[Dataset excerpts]
------------------------
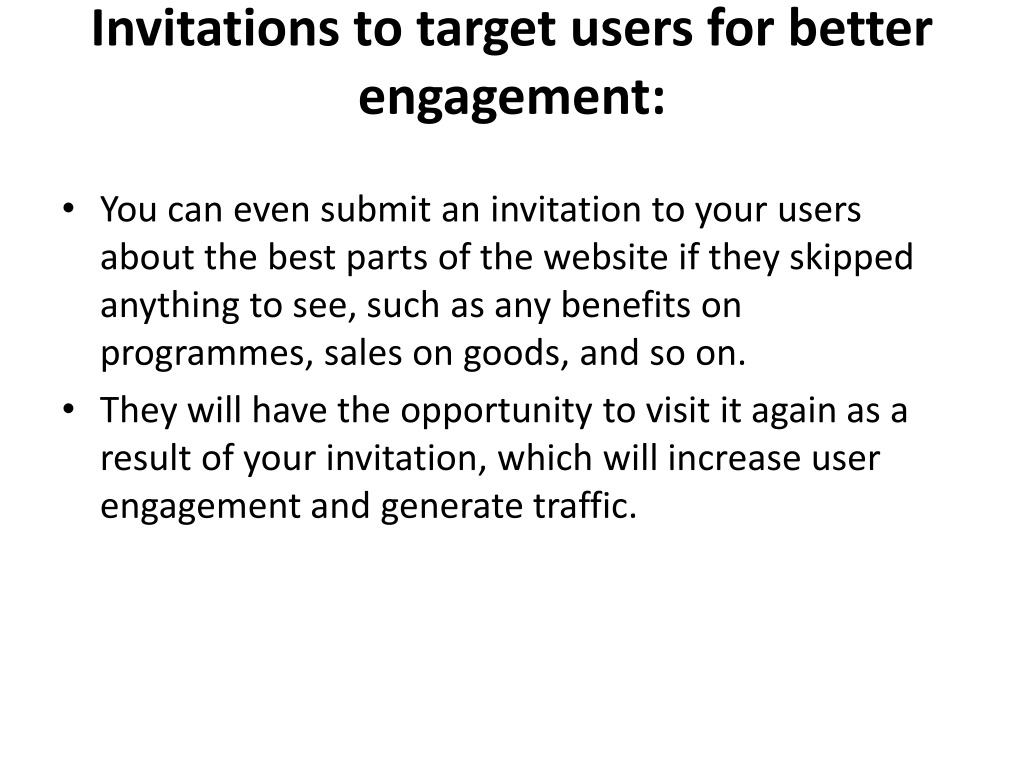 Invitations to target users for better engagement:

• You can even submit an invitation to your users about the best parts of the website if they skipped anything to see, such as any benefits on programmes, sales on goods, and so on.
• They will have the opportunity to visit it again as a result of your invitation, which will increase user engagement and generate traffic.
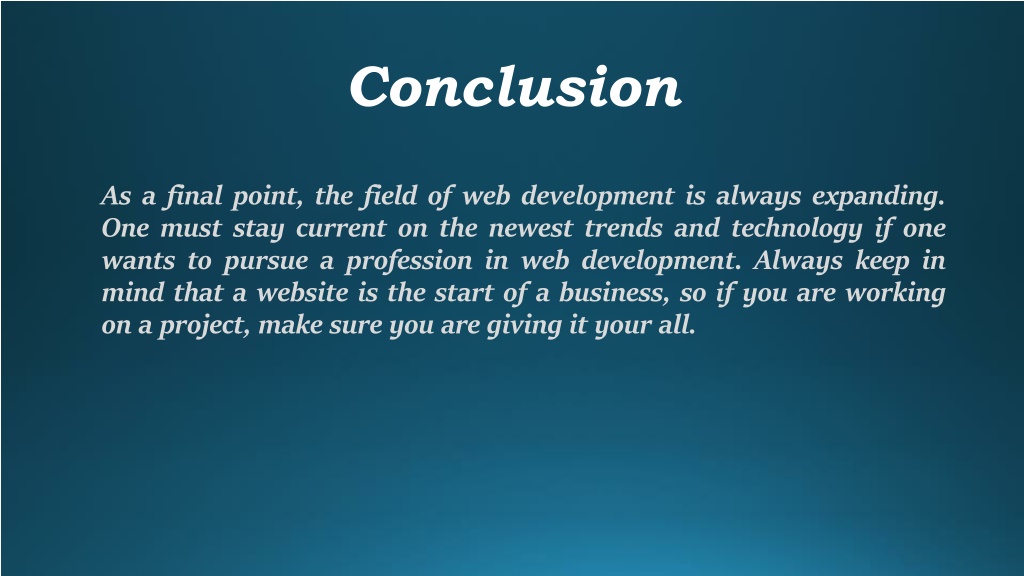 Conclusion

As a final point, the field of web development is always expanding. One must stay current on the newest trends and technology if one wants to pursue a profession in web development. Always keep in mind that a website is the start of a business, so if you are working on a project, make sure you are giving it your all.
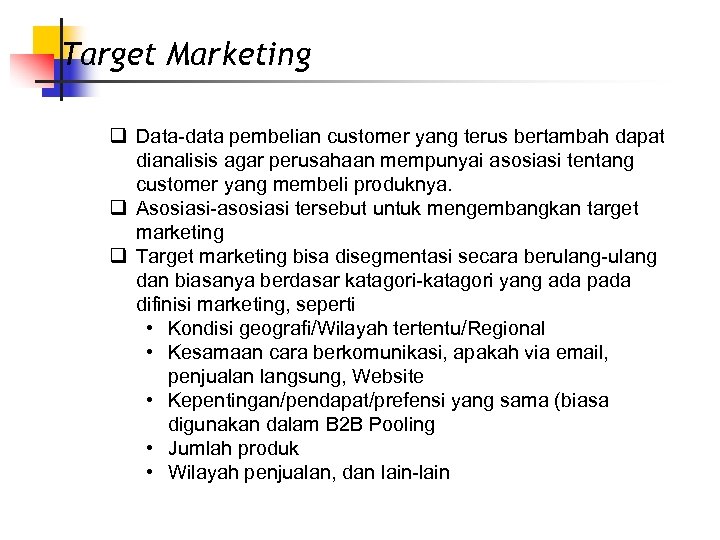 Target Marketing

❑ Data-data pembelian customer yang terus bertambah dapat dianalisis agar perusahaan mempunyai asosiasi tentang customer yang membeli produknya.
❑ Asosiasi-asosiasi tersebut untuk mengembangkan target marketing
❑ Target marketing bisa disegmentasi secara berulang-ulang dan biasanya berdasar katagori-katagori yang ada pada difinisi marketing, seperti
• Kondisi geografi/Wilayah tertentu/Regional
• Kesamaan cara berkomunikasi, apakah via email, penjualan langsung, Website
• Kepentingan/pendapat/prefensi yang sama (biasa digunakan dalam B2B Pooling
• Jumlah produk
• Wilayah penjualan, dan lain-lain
------------------------
* _What the task requires_
Output the data above exactly. Drop every picture.

* _Final answer_
 Invitations to target users for better engagement:

• You can even submit an invitation to your users about the best parts of the website if they skipped anything to see, such as any benefits on programmes, sales on goods, and so on.
• They will have the opportunity to visit it again as a result of your invitation, which will increase user engagement and generate traffic.
 Conclusion

As a final point, the field of web development is always expanding. One must stay current on the newest trends and technology if one wants to pursue a profession in web development. Always keep in mind that a website is the start of a business, so if you are working on a project, make sure you are giving it your all.
 Target Marketing

❑ Data-data pembelian customer yang terus bertambah dapat dianalisis agar perusahaan mempunyai asosiasi tentang customer yang membeli produknya.
❑ Asosiasi-asosiasi tersebut untuk mengembangkan target marketing
❑ Target marketing bisa disegmentasi secara berulang-ulang dan biasanya berdasar katagori-katagori yang ada pada difinisi marketing, seperti
• Kondisi geografi/Wilayah tertentu/Regional
• Kesamaan cara berkomunikasi, apakah via email, penjualan langsung, Website
• Kepentingan/pendapat/prefensi yang sama (biasa digunakan dalam B2B Pooling
• Jumlah produk
• Wilayah penjualan, dan lain-lain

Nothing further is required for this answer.